To combat the lack of information and increase awareness of effective programs like the one at Warwick Forest, Boike reads scientific articles about Alzheimer’s and breaks them down into digestible information. She is in the process of creating a blog geared toward those who have just received a diagnosis.

“You don’t have to have been involved in research to understand basic science,” she says, “and I think that there’s a lot more that we can do for people who have been diagnosed, and one of them is like giving them the science resources to understand the disease for themselves.”

This desire to understand the disease itself fits into Boike’s lab work with Professor Landino. The research Boike focuses on in Professor Landino’s lab characterizes how proteins involved in energy production are affected by Alzheimer’s specific conditions.

“Someone just really needs to do it,” says Boike of the work she’s helping conduct at William & Mary.

Boike’s brand of compassion for the individuals and family members who have received an Alzheimer’s diagnosis goes beyond sympathy. Her compassion enables her to use her talents to both help those in assisted-living facilities and their families in understanding the disease. William & Mary has enabled her to share these talents with others.

“Without Dr. Sher, who introduced me to Dr. Gasink, I wouldn’t have been able to get involved at all — at least in the facility where I am now,” Boike says of the advisor who put her in touch with the geriatrician at Warwick Forest.

“It’s really cool because now all of us [Boike, Dr. Sher, and Warwick Forest’s geriatrician] are basically all friends,” Boike says.
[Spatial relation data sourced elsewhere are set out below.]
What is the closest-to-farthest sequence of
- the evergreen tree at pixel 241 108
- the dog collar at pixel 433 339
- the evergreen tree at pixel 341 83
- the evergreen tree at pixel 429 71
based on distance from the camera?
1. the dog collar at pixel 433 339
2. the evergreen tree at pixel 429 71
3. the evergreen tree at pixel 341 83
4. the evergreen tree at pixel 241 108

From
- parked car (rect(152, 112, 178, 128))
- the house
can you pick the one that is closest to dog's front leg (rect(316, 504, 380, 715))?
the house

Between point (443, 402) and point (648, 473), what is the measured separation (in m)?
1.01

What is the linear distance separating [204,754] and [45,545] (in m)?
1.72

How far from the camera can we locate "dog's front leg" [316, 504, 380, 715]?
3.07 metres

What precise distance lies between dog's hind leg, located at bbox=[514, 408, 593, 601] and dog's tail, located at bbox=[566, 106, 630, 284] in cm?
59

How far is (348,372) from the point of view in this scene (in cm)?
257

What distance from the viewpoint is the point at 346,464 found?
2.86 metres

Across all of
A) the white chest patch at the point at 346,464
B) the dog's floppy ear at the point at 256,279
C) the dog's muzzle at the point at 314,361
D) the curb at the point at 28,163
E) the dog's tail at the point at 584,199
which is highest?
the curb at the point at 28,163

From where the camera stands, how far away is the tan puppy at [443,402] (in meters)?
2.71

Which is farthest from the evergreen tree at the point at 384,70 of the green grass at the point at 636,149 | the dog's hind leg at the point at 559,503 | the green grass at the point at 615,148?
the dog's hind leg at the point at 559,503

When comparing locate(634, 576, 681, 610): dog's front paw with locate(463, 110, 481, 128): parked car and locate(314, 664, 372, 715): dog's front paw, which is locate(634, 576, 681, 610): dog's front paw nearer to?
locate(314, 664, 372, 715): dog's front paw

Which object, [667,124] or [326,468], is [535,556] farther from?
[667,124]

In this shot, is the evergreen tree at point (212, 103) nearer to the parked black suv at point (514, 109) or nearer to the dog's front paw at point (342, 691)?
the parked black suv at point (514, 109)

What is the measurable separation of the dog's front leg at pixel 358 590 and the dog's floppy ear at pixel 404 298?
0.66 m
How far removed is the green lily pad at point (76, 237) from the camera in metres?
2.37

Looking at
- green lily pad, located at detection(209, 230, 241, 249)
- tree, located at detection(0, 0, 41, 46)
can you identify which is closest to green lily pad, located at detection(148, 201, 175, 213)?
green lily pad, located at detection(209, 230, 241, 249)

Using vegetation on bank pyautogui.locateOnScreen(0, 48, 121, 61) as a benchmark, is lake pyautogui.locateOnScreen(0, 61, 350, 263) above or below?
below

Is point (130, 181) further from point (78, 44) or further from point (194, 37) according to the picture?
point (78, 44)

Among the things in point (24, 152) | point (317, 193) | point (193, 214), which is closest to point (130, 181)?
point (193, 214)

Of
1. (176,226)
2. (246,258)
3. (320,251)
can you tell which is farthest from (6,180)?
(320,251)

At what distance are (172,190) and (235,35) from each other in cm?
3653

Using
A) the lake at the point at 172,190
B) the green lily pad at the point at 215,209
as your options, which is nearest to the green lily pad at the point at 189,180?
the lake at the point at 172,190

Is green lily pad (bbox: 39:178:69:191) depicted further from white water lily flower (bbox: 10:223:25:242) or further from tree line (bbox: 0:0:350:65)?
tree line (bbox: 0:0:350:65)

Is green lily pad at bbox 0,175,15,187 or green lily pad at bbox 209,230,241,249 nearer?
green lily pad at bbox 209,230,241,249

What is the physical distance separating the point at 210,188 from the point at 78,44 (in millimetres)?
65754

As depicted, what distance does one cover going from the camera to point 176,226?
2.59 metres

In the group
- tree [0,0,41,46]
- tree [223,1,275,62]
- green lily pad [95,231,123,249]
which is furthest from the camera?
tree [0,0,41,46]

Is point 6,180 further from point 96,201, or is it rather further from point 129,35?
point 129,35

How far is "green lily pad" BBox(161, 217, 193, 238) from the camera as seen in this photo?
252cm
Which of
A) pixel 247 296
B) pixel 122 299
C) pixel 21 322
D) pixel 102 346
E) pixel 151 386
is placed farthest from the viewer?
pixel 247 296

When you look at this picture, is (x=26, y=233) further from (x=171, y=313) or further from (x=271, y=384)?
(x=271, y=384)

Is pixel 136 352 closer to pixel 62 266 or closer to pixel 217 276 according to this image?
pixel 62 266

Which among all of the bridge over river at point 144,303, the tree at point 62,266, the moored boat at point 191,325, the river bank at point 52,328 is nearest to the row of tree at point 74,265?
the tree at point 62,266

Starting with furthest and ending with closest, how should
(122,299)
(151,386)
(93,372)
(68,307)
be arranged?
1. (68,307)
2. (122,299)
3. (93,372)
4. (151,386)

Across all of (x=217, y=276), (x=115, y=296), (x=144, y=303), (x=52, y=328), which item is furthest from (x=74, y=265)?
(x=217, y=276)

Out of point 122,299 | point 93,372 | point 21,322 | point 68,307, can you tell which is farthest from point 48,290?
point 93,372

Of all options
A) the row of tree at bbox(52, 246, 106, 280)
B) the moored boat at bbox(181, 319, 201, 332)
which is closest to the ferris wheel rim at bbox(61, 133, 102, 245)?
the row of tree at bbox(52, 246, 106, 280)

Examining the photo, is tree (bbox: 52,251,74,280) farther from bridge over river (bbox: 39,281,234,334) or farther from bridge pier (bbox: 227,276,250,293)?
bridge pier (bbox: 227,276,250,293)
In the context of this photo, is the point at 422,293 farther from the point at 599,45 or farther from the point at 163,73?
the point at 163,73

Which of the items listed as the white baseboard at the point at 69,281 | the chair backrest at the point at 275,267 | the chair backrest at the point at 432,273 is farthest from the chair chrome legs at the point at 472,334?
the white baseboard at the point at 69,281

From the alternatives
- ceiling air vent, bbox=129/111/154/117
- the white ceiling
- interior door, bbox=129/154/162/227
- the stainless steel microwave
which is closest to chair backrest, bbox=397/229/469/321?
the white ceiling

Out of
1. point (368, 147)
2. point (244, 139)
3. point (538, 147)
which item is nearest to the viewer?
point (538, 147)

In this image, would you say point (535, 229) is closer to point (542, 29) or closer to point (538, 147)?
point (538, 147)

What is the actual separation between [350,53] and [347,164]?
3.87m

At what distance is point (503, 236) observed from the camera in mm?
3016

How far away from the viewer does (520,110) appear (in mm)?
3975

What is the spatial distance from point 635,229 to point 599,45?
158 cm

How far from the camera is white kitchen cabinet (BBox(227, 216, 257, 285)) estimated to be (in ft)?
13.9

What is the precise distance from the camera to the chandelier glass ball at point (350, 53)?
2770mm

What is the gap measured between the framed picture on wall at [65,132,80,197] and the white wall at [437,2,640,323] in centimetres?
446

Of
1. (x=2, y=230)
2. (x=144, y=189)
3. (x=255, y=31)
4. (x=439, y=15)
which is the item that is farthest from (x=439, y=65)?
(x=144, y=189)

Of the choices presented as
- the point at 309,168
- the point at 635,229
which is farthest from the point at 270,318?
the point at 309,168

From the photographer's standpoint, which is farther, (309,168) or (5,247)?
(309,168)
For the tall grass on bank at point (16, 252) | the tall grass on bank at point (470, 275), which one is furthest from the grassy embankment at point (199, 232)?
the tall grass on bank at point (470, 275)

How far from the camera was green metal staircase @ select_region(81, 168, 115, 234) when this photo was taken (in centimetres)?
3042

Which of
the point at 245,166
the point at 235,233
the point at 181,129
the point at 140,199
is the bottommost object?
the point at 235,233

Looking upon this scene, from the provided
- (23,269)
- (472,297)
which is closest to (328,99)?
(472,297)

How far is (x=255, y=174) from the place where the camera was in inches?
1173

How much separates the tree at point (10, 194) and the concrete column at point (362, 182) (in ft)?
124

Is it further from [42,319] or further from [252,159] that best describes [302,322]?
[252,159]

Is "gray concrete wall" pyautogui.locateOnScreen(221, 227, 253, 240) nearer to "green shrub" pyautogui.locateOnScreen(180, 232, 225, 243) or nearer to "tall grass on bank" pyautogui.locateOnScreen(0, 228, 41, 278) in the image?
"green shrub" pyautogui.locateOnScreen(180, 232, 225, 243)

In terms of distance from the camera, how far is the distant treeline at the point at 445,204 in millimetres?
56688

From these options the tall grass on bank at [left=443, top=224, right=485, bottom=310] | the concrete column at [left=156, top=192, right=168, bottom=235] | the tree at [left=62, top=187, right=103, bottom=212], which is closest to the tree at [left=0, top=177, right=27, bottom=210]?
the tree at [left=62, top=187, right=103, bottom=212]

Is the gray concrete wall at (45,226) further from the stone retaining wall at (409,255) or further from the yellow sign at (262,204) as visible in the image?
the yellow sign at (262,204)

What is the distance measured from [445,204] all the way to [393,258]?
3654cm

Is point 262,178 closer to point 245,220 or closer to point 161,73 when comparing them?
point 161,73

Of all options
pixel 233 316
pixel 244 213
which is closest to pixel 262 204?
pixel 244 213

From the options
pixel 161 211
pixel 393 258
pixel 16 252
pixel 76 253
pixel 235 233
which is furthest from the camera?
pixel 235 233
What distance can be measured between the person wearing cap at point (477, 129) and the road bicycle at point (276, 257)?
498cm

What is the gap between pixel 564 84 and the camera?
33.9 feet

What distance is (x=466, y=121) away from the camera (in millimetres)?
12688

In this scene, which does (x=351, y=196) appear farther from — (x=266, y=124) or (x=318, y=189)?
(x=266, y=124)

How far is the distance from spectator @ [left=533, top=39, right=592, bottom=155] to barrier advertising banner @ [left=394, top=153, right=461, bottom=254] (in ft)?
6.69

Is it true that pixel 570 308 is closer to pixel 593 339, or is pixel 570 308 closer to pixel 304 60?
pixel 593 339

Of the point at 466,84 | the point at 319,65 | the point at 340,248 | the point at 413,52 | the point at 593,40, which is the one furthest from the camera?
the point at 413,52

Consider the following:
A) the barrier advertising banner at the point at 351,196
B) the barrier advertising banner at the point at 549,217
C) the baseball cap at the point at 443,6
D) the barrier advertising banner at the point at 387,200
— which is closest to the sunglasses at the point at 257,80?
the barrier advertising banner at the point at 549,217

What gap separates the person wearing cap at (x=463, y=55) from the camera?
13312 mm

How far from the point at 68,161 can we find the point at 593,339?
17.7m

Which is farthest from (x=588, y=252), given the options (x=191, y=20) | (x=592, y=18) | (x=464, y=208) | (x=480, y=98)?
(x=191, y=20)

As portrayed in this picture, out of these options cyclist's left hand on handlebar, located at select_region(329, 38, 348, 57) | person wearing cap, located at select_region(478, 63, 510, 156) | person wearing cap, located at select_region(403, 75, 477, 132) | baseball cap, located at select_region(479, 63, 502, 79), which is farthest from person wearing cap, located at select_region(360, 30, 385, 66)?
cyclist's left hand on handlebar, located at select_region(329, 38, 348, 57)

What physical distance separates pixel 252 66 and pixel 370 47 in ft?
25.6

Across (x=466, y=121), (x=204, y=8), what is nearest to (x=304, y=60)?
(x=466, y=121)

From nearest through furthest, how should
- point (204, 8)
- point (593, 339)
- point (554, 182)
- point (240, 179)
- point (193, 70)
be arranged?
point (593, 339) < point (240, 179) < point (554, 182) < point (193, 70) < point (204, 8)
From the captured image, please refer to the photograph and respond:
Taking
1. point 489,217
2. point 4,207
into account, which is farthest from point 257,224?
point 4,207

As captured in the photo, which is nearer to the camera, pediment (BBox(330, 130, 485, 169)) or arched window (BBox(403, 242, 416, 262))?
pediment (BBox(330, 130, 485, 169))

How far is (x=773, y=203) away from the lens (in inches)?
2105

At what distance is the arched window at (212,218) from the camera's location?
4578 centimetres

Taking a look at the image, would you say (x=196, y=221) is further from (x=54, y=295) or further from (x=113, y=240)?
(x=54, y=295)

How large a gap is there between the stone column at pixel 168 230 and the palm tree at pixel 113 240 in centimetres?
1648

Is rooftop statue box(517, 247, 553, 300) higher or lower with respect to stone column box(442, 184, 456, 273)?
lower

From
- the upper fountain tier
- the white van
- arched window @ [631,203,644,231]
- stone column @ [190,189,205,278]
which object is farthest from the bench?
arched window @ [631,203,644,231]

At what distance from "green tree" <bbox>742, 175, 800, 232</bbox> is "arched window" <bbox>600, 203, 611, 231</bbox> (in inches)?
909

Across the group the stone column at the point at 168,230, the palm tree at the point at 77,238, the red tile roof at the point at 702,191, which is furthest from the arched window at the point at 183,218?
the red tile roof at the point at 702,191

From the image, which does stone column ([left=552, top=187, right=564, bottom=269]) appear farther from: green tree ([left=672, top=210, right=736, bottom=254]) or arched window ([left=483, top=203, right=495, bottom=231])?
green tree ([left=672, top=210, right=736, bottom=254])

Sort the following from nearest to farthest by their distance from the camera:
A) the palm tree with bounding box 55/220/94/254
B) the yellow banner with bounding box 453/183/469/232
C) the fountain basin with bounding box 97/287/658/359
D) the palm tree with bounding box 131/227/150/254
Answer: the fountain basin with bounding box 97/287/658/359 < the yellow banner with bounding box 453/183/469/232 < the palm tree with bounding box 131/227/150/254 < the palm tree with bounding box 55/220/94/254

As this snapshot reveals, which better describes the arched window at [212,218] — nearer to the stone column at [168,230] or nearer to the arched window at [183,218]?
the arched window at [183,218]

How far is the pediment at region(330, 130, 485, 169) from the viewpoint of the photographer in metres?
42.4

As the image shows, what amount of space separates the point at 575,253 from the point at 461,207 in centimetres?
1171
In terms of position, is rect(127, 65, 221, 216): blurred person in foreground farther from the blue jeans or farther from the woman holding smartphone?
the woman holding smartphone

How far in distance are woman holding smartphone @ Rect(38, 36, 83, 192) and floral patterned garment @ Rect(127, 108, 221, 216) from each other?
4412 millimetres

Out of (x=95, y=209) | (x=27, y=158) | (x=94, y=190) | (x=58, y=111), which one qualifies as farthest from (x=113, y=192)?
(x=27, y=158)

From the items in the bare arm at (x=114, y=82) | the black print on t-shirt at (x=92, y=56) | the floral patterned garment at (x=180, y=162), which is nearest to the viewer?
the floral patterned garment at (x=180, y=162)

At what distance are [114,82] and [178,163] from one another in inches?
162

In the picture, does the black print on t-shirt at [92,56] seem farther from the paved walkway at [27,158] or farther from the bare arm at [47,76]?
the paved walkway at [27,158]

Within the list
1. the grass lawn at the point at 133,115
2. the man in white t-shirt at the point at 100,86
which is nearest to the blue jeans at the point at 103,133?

In addition to the connections and moral support, Boike has received financial backing from the campus community as well. United Against Inequities in Disease, a campus organization that focuses on local and national public health issues, has helped raise money for the iPods that the program requires, and members of the club have gone with Boike to volunteer at Warwick Forest. Through the Office of Community Engagement, Boike has received about $5,000 to help her pursue her project.

“It’s been super awesome in terms of the support that I’ve received from W&M,” she says. “I definitely don’t think that this project would’ve been so extensive had it not been for all of the funding that I got from the school and all the people who helped.”